Each district has its own unique designs which are learnt  by heart and are recognisable by those in the know. For very special occasions, hand spun, locally dyed thread is used, while for more everyday occasions brightly coloured commercial cotton thread is favoured. Another raft of experiences which
has broadened and deepened and ‘spiced up’ my life has been working alongside a local grassroots, nongovernment organisation called The Good Crocodile Foundation or, Fundasoun Lafaek Diak (FLD) in Tetun, one of the local languages.

This organisation takes its name and motto from the East Timorese creation story of a boy and crocodile helping each other with their problems and thus establishing the island of Timor. FLD operates in rural  and remote areas of the Baucau district delivering health care and education where none is available, assisting farmers with diversifying crop production and providing scholarships for overseas health education.

I’ve been privileged to travel to some quite remote villages with the mobile health clinic and to see the enthusiasm they are greeted with and the less than optimal conditions under which they work.
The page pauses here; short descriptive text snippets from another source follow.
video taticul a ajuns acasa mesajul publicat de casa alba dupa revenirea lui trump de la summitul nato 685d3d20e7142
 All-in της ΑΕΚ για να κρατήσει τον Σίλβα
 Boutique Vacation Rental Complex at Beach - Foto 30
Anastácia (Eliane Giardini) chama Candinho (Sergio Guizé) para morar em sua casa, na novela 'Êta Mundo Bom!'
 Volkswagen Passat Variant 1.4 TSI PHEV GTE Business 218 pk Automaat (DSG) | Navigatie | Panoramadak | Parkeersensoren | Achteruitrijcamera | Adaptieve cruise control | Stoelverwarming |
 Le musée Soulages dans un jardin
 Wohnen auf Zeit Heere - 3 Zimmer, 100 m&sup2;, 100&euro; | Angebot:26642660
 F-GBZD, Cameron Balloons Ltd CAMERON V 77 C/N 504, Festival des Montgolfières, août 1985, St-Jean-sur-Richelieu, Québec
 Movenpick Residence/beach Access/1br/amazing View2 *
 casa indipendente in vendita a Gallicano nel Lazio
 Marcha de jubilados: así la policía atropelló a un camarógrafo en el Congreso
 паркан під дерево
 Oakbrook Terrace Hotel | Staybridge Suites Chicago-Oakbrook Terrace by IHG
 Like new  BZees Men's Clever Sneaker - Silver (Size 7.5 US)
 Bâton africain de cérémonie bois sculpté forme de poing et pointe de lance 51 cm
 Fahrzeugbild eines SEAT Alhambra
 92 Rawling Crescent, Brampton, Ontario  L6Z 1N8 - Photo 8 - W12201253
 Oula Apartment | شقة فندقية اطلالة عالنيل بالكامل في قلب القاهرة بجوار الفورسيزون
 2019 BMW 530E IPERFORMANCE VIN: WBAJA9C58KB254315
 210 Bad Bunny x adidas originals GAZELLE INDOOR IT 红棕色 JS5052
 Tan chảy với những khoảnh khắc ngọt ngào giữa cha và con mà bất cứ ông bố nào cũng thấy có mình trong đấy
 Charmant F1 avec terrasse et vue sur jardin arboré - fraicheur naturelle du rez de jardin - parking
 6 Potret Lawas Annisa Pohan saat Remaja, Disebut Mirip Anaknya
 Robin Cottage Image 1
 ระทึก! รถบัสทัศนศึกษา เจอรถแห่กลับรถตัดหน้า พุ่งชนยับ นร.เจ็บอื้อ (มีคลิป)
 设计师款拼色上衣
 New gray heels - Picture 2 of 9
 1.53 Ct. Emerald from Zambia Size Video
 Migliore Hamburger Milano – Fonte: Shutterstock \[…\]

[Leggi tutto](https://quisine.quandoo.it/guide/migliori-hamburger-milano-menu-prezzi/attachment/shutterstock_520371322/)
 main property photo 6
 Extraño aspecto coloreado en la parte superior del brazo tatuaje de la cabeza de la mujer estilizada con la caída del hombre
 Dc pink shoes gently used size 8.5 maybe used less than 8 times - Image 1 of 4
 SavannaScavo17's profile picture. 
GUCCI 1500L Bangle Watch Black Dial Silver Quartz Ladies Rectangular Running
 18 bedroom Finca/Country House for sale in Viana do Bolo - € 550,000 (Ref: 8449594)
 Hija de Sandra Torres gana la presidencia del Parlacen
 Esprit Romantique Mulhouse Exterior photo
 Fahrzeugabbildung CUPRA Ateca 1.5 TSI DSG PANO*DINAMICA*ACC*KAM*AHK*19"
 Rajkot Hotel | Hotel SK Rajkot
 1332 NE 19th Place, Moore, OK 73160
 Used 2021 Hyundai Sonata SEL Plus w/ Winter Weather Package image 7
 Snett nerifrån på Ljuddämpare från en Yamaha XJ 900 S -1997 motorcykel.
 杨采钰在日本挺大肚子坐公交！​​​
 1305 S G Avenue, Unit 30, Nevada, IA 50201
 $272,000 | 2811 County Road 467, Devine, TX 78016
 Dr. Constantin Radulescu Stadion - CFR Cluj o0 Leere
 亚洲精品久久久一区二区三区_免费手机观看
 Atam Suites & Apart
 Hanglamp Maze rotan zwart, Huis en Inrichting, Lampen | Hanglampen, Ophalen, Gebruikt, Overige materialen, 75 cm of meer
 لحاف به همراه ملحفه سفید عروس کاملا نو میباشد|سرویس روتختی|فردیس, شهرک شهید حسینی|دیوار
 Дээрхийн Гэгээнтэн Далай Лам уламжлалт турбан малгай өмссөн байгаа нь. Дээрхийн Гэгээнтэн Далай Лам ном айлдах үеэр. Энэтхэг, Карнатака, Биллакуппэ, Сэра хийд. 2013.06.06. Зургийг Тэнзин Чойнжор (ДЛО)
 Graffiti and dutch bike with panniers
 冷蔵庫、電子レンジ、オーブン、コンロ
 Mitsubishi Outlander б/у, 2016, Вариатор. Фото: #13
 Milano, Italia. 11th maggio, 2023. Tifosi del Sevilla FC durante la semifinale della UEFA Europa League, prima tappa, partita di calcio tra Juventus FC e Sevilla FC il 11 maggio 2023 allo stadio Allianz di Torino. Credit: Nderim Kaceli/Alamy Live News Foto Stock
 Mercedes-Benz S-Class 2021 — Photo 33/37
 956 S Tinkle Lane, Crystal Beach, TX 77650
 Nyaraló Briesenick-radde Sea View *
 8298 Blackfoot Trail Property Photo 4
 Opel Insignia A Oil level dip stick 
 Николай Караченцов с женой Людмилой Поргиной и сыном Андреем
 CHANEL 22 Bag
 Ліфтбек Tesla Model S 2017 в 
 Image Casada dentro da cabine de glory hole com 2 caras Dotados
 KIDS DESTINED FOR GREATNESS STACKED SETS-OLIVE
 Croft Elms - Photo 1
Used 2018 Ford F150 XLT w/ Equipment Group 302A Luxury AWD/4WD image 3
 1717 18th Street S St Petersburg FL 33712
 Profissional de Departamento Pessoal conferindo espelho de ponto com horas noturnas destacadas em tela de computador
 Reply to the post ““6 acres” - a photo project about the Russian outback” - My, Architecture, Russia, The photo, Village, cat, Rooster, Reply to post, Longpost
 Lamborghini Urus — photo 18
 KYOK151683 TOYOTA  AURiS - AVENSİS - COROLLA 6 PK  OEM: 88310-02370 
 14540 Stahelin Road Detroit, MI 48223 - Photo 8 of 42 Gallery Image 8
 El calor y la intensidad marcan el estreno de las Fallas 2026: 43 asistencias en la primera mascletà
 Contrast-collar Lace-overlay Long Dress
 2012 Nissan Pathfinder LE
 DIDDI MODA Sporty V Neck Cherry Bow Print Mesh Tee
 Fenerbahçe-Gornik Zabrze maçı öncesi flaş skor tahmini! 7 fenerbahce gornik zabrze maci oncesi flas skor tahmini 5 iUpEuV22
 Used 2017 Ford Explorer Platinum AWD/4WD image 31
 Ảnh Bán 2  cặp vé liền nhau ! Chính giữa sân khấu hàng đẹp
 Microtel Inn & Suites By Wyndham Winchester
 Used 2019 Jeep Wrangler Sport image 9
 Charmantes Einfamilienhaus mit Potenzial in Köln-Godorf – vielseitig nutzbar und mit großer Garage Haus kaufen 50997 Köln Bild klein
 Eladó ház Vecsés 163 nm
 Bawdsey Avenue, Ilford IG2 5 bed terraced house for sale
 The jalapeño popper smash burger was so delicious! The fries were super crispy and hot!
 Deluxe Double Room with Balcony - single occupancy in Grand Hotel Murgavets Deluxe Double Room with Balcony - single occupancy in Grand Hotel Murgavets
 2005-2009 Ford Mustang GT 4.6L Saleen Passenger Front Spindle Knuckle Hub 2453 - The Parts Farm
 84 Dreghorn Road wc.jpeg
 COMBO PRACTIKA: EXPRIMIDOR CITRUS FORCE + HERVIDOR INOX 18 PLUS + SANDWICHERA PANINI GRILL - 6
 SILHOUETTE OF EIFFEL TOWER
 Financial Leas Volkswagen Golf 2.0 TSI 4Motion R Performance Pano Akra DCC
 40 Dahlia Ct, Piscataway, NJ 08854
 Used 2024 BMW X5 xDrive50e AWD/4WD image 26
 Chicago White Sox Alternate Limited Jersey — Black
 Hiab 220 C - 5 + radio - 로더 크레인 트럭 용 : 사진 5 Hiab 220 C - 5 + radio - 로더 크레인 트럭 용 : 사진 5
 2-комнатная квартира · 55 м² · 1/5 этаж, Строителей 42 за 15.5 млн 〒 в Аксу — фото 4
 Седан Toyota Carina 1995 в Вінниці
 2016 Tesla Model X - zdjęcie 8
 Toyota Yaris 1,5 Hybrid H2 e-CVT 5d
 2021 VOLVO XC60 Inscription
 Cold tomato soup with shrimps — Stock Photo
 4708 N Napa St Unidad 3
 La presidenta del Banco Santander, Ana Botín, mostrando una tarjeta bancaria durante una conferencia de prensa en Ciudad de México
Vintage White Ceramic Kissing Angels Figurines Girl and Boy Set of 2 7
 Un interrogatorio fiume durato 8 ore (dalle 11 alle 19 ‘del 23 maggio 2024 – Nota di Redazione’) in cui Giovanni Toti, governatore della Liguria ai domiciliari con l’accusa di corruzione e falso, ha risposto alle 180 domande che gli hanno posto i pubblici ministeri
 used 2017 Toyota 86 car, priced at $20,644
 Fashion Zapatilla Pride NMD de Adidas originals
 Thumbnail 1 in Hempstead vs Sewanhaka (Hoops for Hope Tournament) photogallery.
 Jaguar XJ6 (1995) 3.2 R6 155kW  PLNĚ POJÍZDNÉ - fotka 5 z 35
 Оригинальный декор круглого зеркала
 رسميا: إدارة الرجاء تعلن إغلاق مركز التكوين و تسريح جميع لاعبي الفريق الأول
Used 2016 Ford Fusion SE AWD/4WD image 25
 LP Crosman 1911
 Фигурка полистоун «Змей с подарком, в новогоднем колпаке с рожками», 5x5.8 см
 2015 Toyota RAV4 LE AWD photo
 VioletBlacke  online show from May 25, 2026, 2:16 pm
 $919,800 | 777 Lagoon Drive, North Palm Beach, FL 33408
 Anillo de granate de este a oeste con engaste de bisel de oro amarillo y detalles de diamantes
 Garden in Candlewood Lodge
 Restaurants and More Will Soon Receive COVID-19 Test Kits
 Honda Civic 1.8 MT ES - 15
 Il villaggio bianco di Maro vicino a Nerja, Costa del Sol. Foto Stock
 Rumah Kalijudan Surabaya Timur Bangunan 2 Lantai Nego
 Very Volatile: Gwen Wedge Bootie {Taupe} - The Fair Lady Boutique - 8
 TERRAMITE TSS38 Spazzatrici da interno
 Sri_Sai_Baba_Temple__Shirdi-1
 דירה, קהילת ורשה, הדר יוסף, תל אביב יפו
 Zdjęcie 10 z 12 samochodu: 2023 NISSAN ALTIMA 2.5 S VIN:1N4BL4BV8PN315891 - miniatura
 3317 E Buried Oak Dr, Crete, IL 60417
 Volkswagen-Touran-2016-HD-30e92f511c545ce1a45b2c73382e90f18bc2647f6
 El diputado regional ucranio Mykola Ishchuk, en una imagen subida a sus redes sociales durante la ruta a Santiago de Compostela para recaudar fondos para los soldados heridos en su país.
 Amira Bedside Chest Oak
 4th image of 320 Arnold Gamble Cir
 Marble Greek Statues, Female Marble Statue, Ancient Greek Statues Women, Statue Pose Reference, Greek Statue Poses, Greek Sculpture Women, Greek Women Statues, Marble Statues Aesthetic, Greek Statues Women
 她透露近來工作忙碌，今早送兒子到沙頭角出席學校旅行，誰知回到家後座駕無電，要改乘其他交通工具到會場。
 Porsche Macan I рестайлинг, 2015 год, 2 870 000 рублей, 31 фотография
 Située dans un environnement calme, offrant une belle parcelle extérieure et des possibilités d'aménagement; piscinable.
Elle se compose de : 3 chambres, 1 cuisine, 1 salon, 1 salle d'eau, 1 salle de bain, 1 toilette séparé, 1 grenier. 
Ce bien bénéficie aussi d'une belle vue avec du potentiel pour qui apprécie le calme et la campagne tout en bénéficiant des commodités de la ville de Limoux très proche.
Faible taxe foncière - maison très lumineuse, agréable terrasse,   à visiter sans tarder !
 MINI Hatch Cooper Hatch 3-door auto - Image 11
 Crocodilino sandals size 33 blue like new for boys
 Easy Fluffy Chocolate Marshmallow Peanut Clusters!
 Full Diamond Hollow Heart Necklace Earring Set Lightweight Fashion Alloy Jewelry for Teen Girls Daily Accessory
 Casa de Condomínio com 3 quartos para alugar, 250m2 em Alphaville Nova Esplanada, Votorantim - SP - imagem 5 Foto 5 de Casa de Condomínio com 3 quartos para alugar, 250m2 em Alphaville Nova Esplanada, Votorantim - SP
It’s certainly an eye-opener to see the joy and commitment of the Good Crocodile staff in serving their fellow Timorese.

The Uniting church WA has been supporting the Good Crocodile Foundation since its inception in 2005. Now, with new regulations required by the Australian Federal Government for supporting overseas organisations, the Uniting Church WA International Partnerships and Development Commission and FLD  have signed an agreement which will allow the Uniting Church WA to continue this support.

I always bring fresh spices back whenever I visit Timor Leste, which as well as spicing up my cooking remind me of spiced up spirituality.